San Diego FC swept LAFC twice last season on its way to a historic first-place finish in the Western Conference. That was the summit. Right now, SDFC is in freefall, mired in an eight-game winless streak across all competitions including five straight losses in MLS play — the worst run in the club's short history. Sunday night at Snapdragon Stadium, LAFC arrives looking for its first-ever win over San Diego, and the fixture has quietly become a referendum on whether that debut season was genius or a fluke.
The collapse has been swift and messy. Injuries, red cards, and what the club itself has acknowledged as a Concacaf Champions Cup hangover have gutted the rotation. SDFC started 2026 hot, then lost the thread entirely. Nearly two months without an MLS win is not a rough patch — it is a structural problem, and head coach Mikey Varas does not have much runway left to fix it before the Western Conference table becomes unrecoverable.

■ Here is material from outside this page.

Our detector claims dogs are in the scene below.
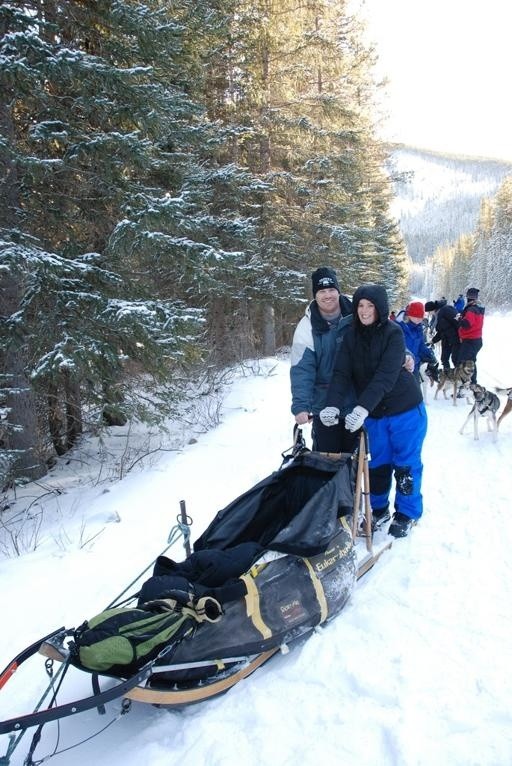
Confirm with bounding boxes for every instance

What makes the timing brutal is what this fixture means to the fanbase. San Diego's sporting identity has long been defined in opposition to Los Angeles — the Padres-Dodgers fault line runs deep, and SDFC leadership leaned into that disdain deliberately when building the club's culture. Last year's sweep of both LA clubs, LAFC and the Galaxy, was not just three points a piece; it was vindication for a city that has spent decades watching its big-league franchises pack up and leave for the north. Fans here remeber that sweep the way Padres fans remember 1998.
Last year's sweep was vindication for a city that has spent decades watching its franchises pack up and leave for the north.

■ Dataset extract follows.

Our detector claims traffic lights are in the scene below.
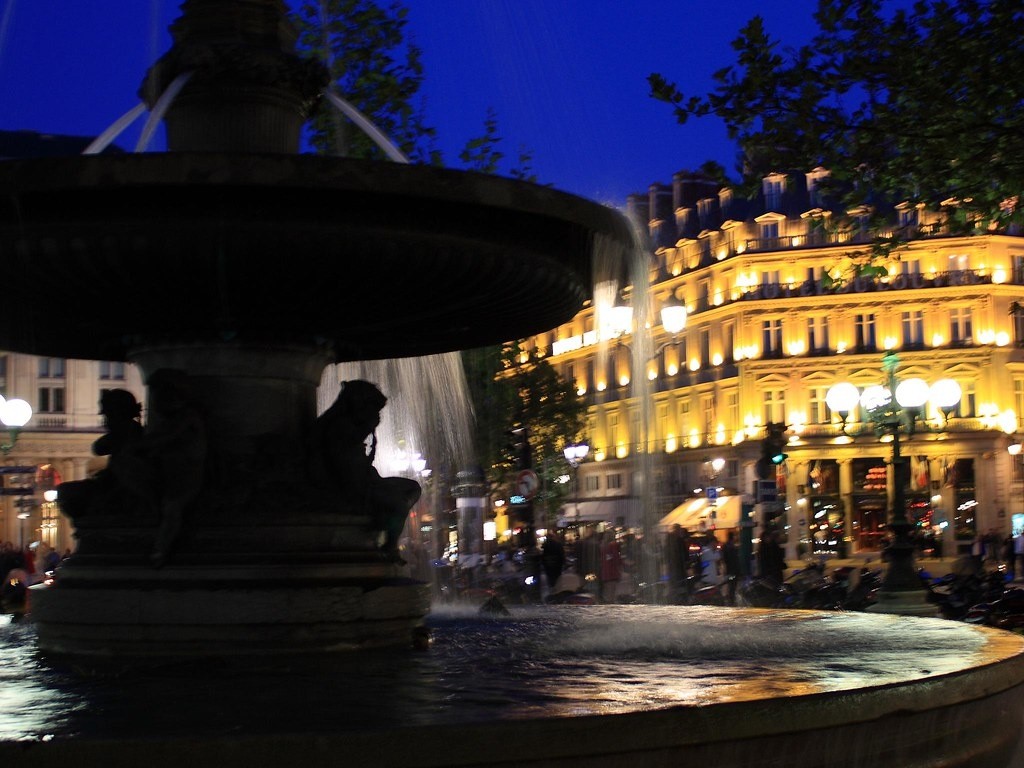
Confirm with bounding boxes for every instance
[761,435,790,468]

LAFC arrives at Snapdragon — the 35,000-seat anchor of the SDSU Mission Valley redevelopment — managing its own calendar. Steve Cherundolo's side is rotating players ahead of Wednesday's Concacaf Champions Cup semifinal second leg, which means San Diego faces a version of LAFC that is good enough to be dangerous but not fully committed to this fixture. That should be an opportunity. Whether SDFC can recognize and convert one is the whole question of their season right now.
The rivalry is real, and it is young enough to still be shaped by results. A San Diego win stabilizes a shaky sophomore narrative and keeps the LA-SD dynamic genuinely competitive. An LAFC win — their first ever over SDFC — rewrites the psychological ledger entirely. Expansion clubs sometimes get one electric season and spend years chasing it. San Diego built a fanbase on the promise that last year was a foundation, not a ceiling. Tonight they have to show some evidence that the promise still holds.